Вы должны были забрать стационарную линию, чтобы убедиться, что ваш лучший друг носил подходящую наряд в школу. Я помню, как люди разговаривали больше. Ностальгия опасна, хотя.
Я никогда не хотел бросить свою ипотеку, бросить детей у их бабушек и дедушек и бежать великолепно обнаженным в полях льна.
Я в целом тревожный человек, но что -то в том, что я беременна и ожидаю выпуска моей первой книги «Монстры Темплтона», превратило меня в безумного беспокойного человека. Я не спал ночью. Я закончил тем, что спал весь день. Странно я чувствовал, что мир закончится. Время от времени я оказался настолько глубоко подавленным, что начал читать о счастье, и это привело меня в книги об идеализме и утопизме. Чтение книг о людях, которые пытались построить утопические общества разных видов, дало мне своего рода подъем.
Мой сын на самом деле назван в честь Бека, музыканта. Мы слышали Бек по радио и подумали, что это хорошее прозвище для ребенка. Мы назвали нашего сына Беккета, чтобы мы могли назвать его Бек - мы перепроектировали. А потом, после того, как он родился, и я увидел имя в свидетельстве о рождении, я понял, что Беккет был действительно претенциозным именем, слишком литературным. К счастью, он превратился в это. Мы чуть не назвали моего второго сына Дашиэлла. Вы можете себе представить? Беккет и Дашиэлл. Это была бы катастрофа претенциозности.
Как только вы публикуете книгу, и читатель читает ее, они делают расширение вашего мозга своим мозгом.
Секс делает вещи напряженными. В Онейде есть прекрасные люди, но все были женаты на всех остальных. И у вас были отцы и матери, которые наблюдали за их двенадцатилетними дочерьми, введенными в групповой брак шестьдесят пятьлетними мужчинами. Есть жуткие аспекты многих преднамеренных сообществ, когда дело доходит до секса.
Я своего рода урод контроля. Но есть и другие, как я.
Я полагаю, что идея легитимности - это то, что я имею в виду в своей художественной литературе, и частично это, вероятно, ответ на мое воспитание. Когда я рос, я был средним ребенком, патологически застенчивым, в семье с очень громким и самоуверенным старшим братом, и я чувствовал, что никогда не имел права говорить. В результате я просто не много говорил.

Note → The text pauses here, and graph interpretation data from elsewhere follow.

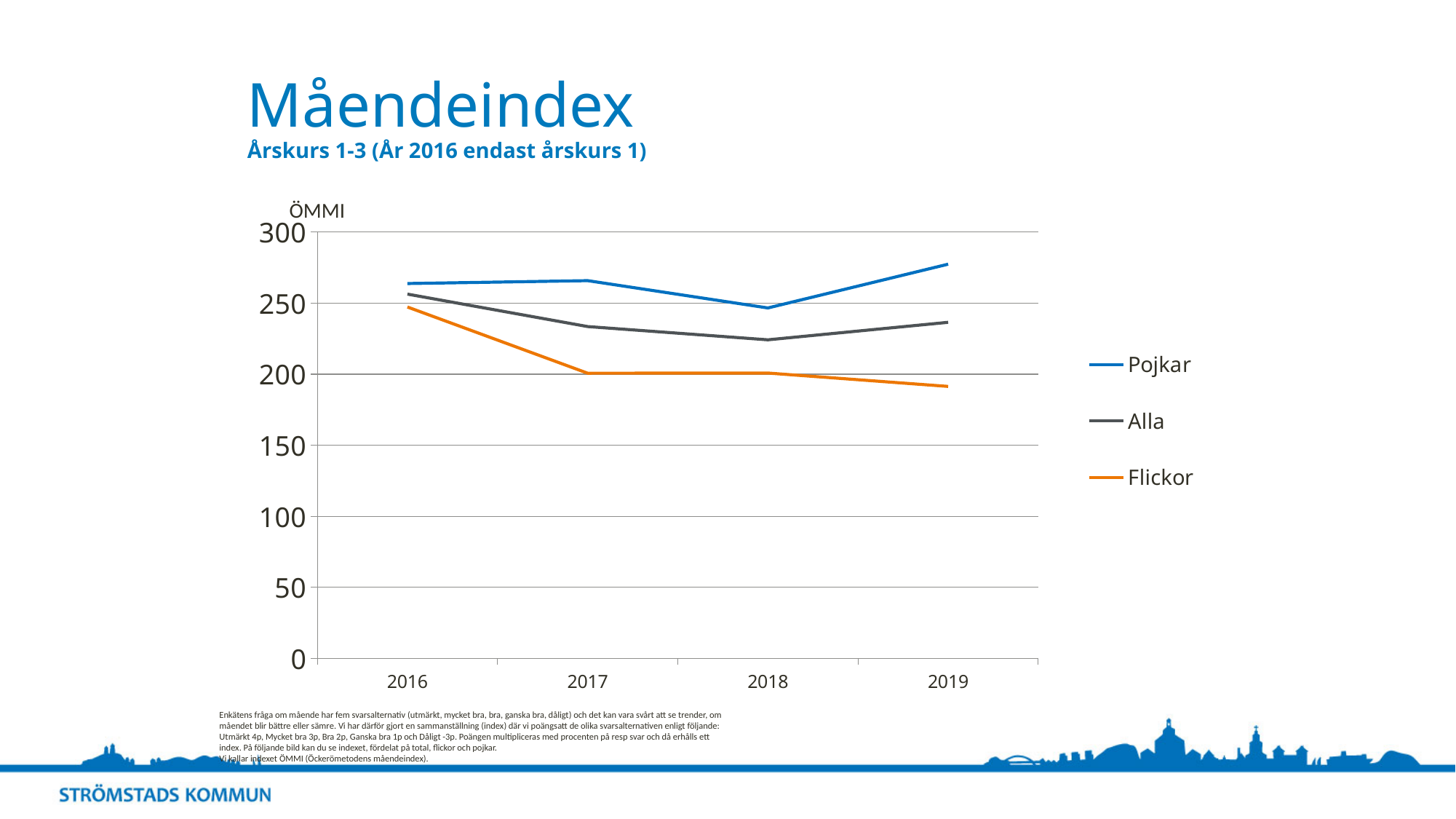
Is the value for Flickor in 2019 greater or less than 200? less In 2019, which series has the larger value, Pojkar or Flickor? Pojkar What label is shown at the top of the vertical axis? ÖMMI Does the Flickor series generally rise or fall from 2016 to 2019? fall In which year does the Alla series reach its lowest value? 2018 Is the value for Pojkar in 2019 greater or less than 250? greater Is the value for Pojkar in 2016 greater or less than 250? greater How many years are shown on the x axis? 4 In which year does the Pojkar series reach its highest value? 2019 How many series does the legend list? 3 What kind of chart is shown on the slide? line chart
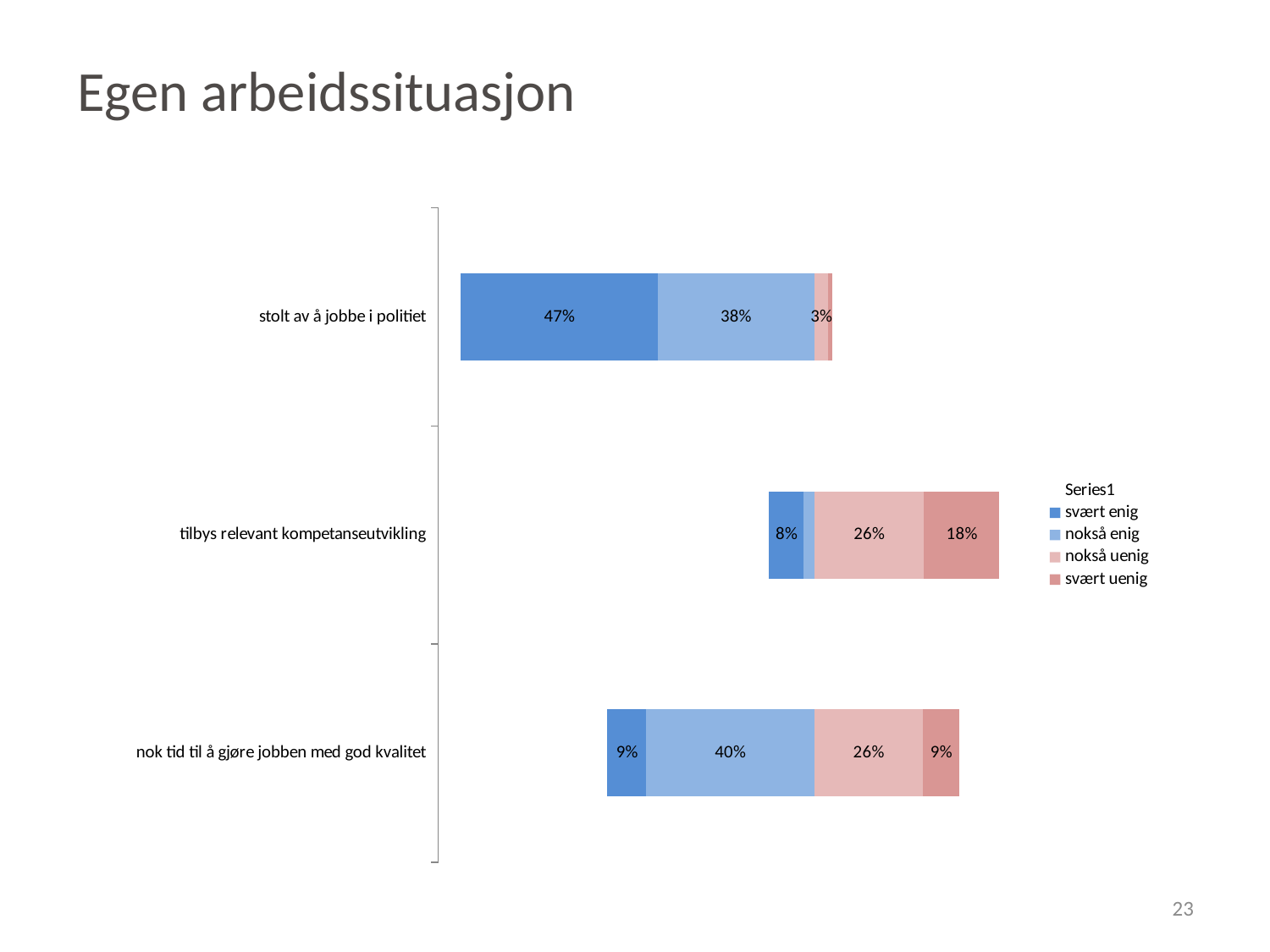
Which category has the highest 'svært enig' value? stolt av å jobbe i politiet Which is larger: the 'nokså enig' value for 'stolt av å jobbe i politiet' or for 'nok tid til å gjøre jobben med god kvalitet'? nok tid til å gjøre jobben med god kvalitet Which category has the lowest 'svært enig' value? tilbys relevant kompetanseutvikling What is the total of the labelled segments for 'nok tid til å gjøre jobben med god kvalitet'? 84% What is the difference between the 'svært enig' values for 'stolt av å jobbe i politiet' and 'nok tid til å gjøre jobben med god kvalitet'? 38 percentage points How many categories are shown on the chart? 3 What is the 'svært uenig' value for 'tilbys relevant kompetanseutvikling'? 18% What kind of chart is shown on the slide? Stacked bar chart What is the 'nokså uenig' value for 'tilbys relevant kompetanseutvikling'? 26% What is the 'nokså enig' value for 'nok tid til å gjøre jobben med god kvalitet'? 40% What is the title of the slide? Egen arbeidssituasjon What is the 'svært enig' value for 'stolt av å jobbe i politiet'? 47%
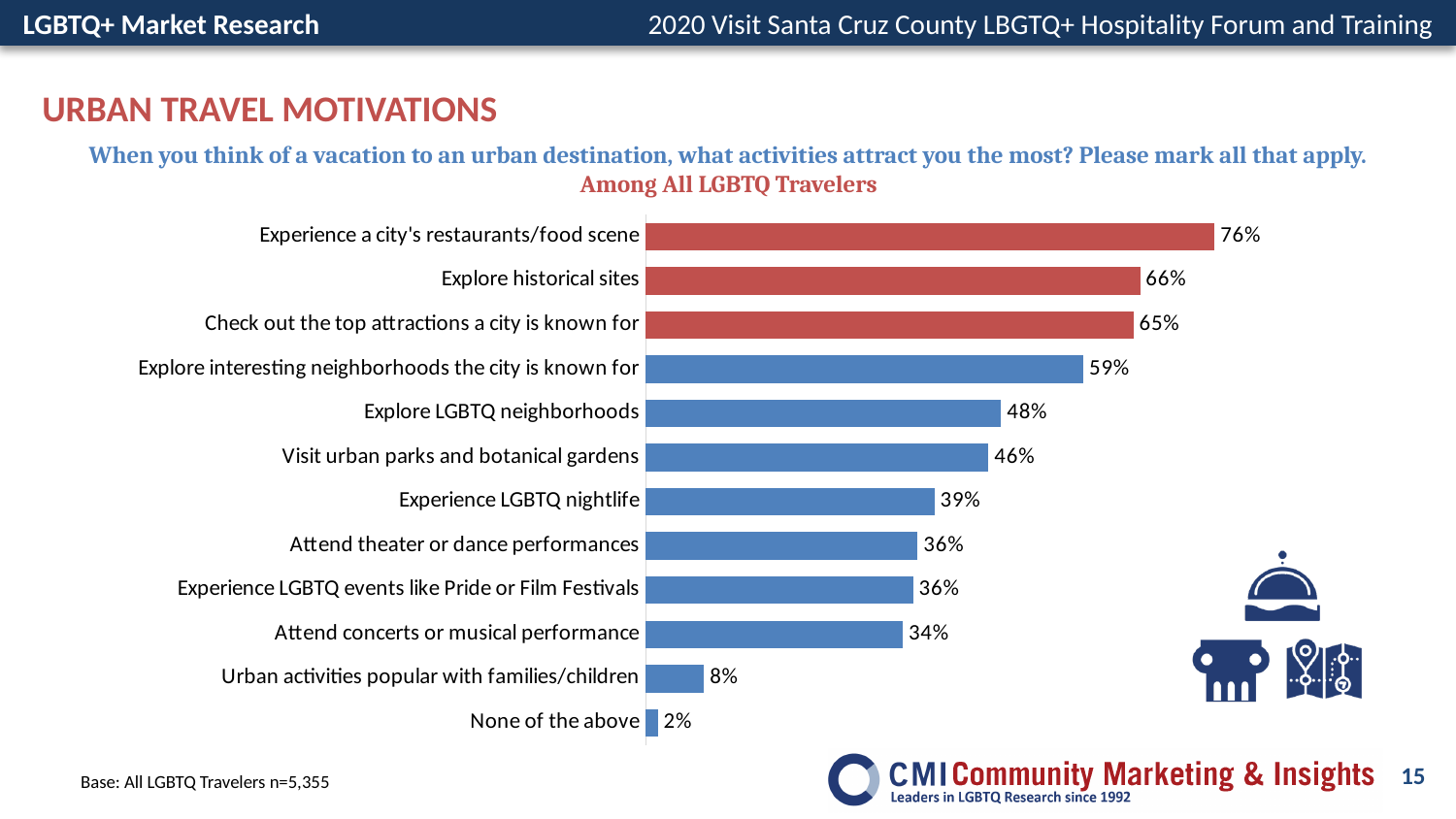
What is the base sample size stated on the slide? n=5,355 What is the difference in percentage points between 'Explore historical sites' and 'Experience LGBTQ nightlife'? 27 Which is larger: the value for 'Visit urban parks and botanical gardens' or the value for 'Attend concerts or musical performance'? Visit urban parks and botanical gardens What type of chart is used on this slide? Bar chart Which category has the lowest percentage on the chart? None of the above What is the value shown for 'Explore LGBTQ neighborhoods'? 48% How many categories are shown on the chart? 12 What percentage of LGBTQ travelers selected 'Experience a city's restaurants/food scene' as an urban travel motivation? 76% How many categories are shown with red bars? 3 Which urban travel motivation has the highest percentage? Experience a city's restaurants/food scene What is the difference between the highest value and the lowest value on the chart, in percentage points? 74 What percentage is shown for 'Urban activities popular with families/children'? 8%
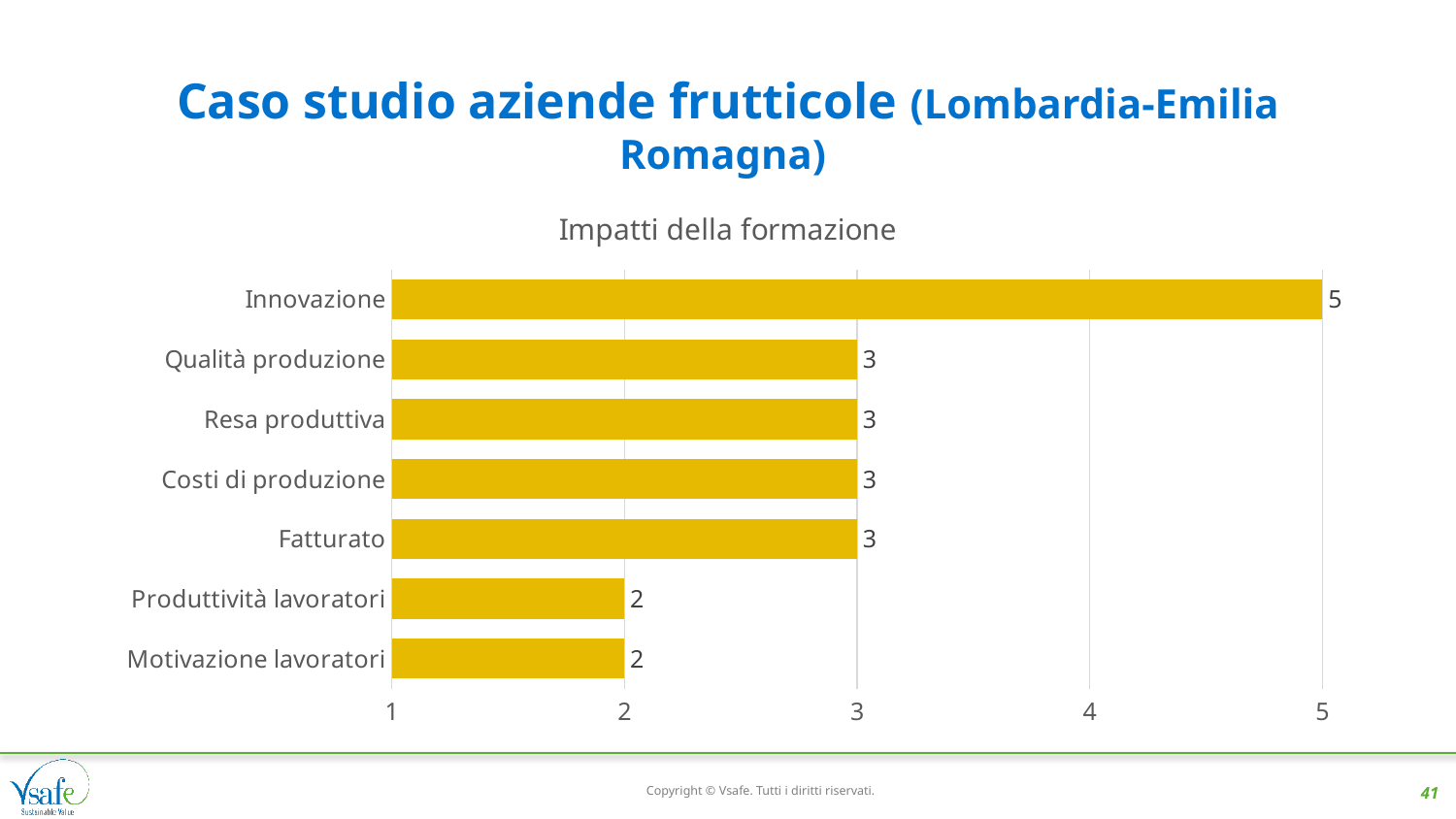
Is the value for Innovazione greater or less than 4? greater What is the value for Motivazione lavoratori? 2 Which category has the highest value? Innovazione What is the difference between the values for Innovazione and Produttività lavoratori? 3 How many categories are shown in the chart? 7 What is the value for Resa produttiva? 3 What is the title of the chart? Impatti della formazione What kind of chart is shown on the slide? bar chart What is the value for Fatturato? 3 What is the value for Innovazione? 5 What is the difference between the values for Qualità produzione and Motivazione lavoratori? 1 Which is larger, the value for Costi di produzione or the value for Produttività lavoratori? Costi di produzione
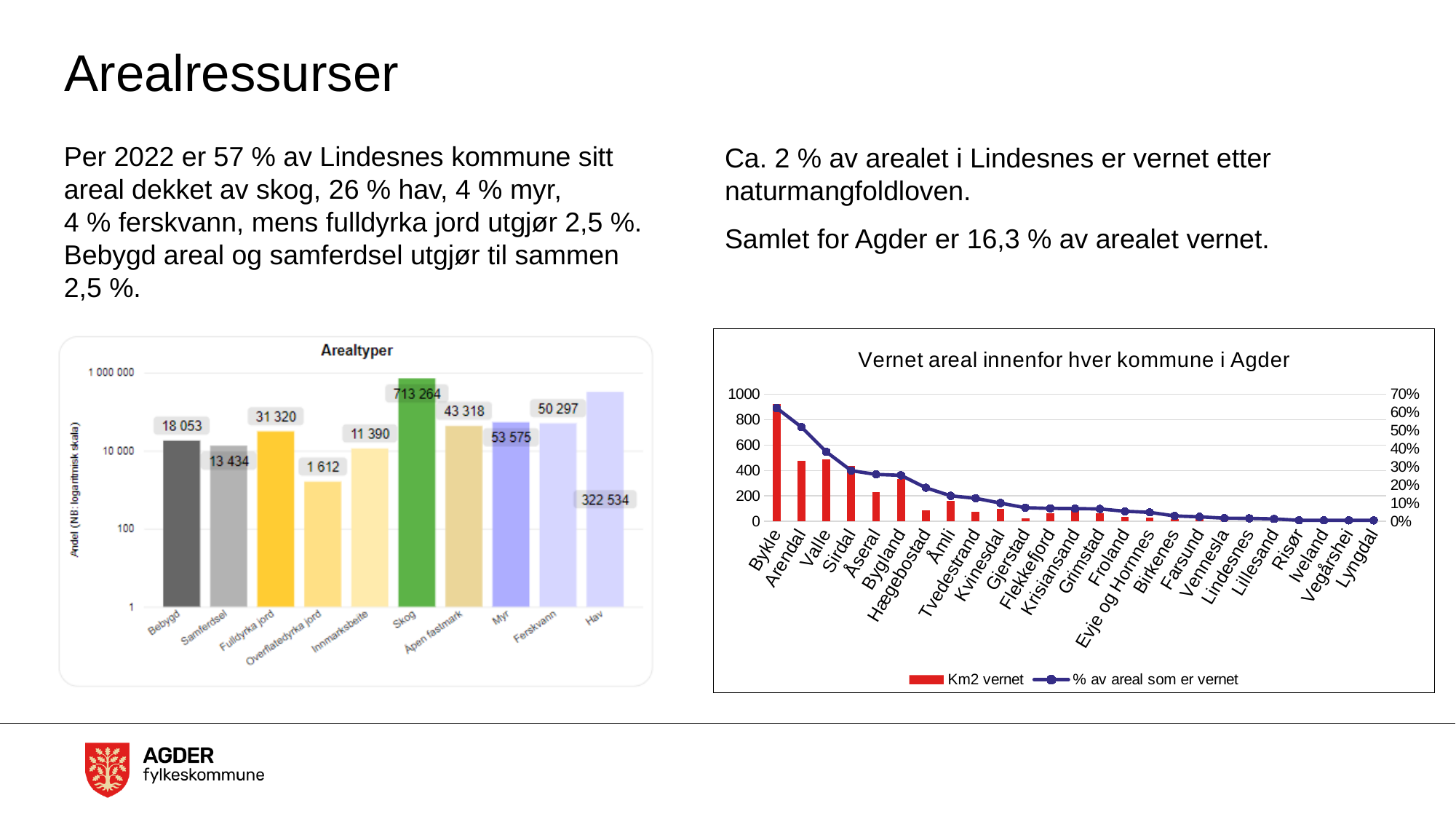
In the Arealtyper chart, what is the value for Overflatedyrka jord? 1 612 In the Arealtyper chart, which category has the highest value? Skog How many series does the legend list in the chart titled 'Vernet areal innenfor hver kommune i Agder'? 2 In the Arealtyper chart, what is the value for Skog? 713 264 In the Arealtyper chart, which category has the lowest value? Overflatedyrka jord In the chart titled 'Vernet areal innenfor hver kommune i Agder', is the Km2 vernet value for Arendal greater or less than 600? less How many categories are shown in the Arealtyper chart? 10 In the Arealtyper chart, what is the value for Hav? 322 534 In the chart titled 'Vernet areal innenfor hver kommune i Agder', does the '% av areal som er vernet' line rise or fall from left to right? fall In the chart titled 'Vernet areal innenfor hver kommune i Agder', which municipality has the highest Km2 vernet? Bykle In the Arealtyper chart, which is larger, Myr or Ferskvann? Myr In the Arealtyper chart, what is the difference between the values for Bebygd and Samferdsel? 4 619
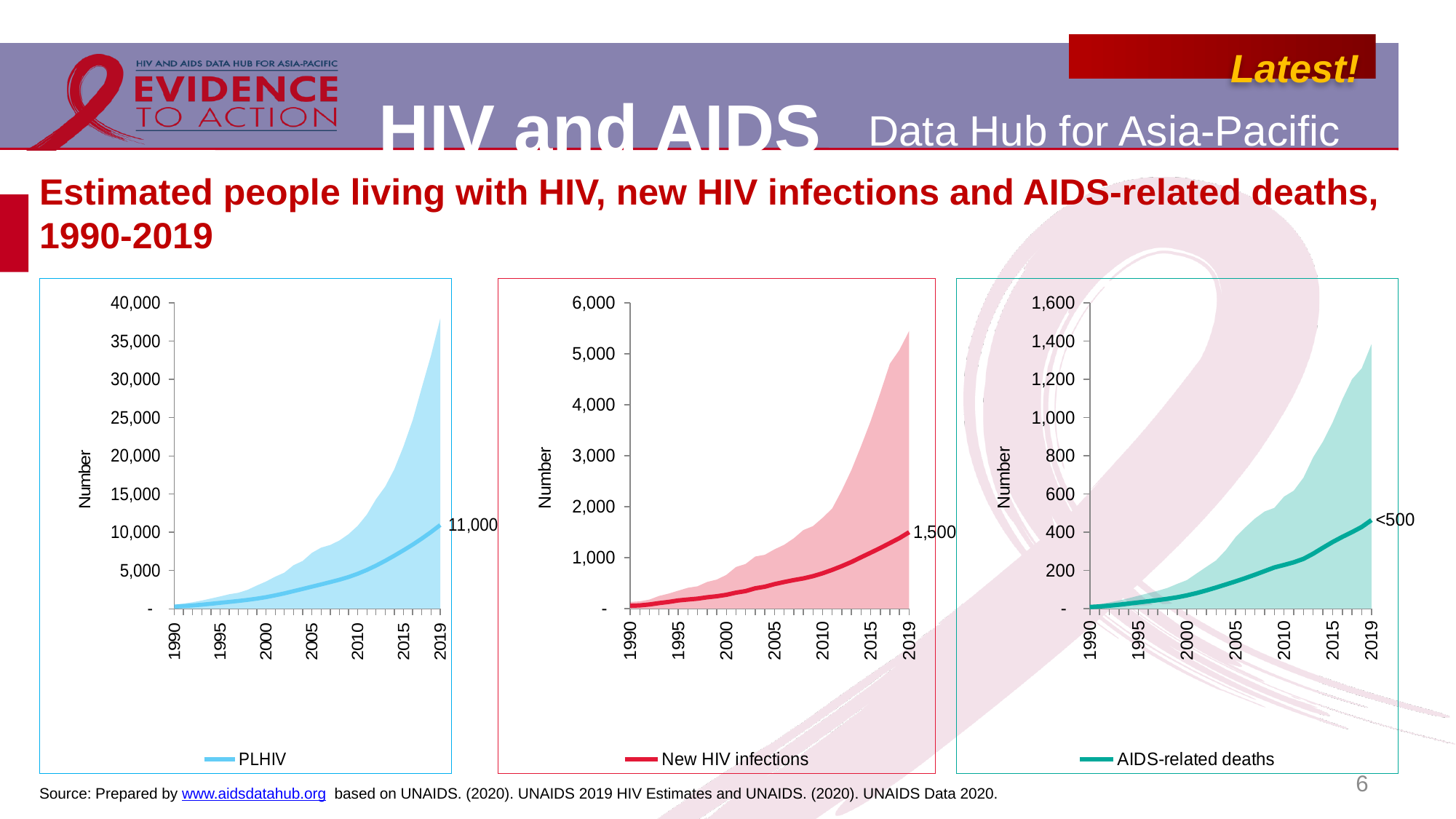
In the New HIV infections chart in the middle, what is the labelled value for 2019? 1,500 In the PLHIV chart on the left, is the value for 2015 greater or less than 10,000? less How many series does the legend of the middle chart list? 1 In the AIDS-related deaths chart on the right, what is the labelled value for 2019? <500 In the PLHIV chart on the left, what is the labelled value for 2019? 11,000 In the PLHIV chart on the left, do the values rise or fall from 1990 to 2019? rise In the AIDS-related deaths chart on the right, do the values rise or fall from 1990 to 2019? rise What is the legend entry of the chart on the right? AIDS-related deaths What kind of chart is the PLHIV chart on the left? combination area and line chart In the New HIV infections chart in the middle, is the value for 2010 greater or less than 1,000? less In the New HIV infections chart in the middle, do the values rise or fall from 1990 to 2019? rise In the AIDS-related deaths chart on the right, is the value for 2015 greater or less than 200? greater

Я сохранил много своих мыслей внутри себя. Так что, возможно, больше, чем нормально, я всегда подвергаю сомнению свою роль писателя. Я всегда останавливаюсь и спрашиваю себя: имею ли я право рассказать эту историю? Это история, которая заслуживает того, чтобы ее услышали? И что касается того, думаю ли я о себе как о писателе с столицей «W», я очень надеюсь, что никогда не сделаю.
Чтение об утопизме и в конечном итоге создание персонажей со своими утопическими амбициями было то, как я научился жить с беременным человеком, чтобы предотвратить чувство зарождающейся катастрофы. Вы приводите человека в этот переполненный мир, зная, что однажды они умрут, и вы ничего не можете с этим поделать.
Быть писателем означает, что я сижу в темной (и довольно сытной) комнате в своем гараже много часов в день, и в свои моменты нагнощения я чувствую, как будто я уже на внешней стороне общества, задумываясь.
Когда я пишу новые миры, я работаю в слоях, строил и выбрасываю и строю заново.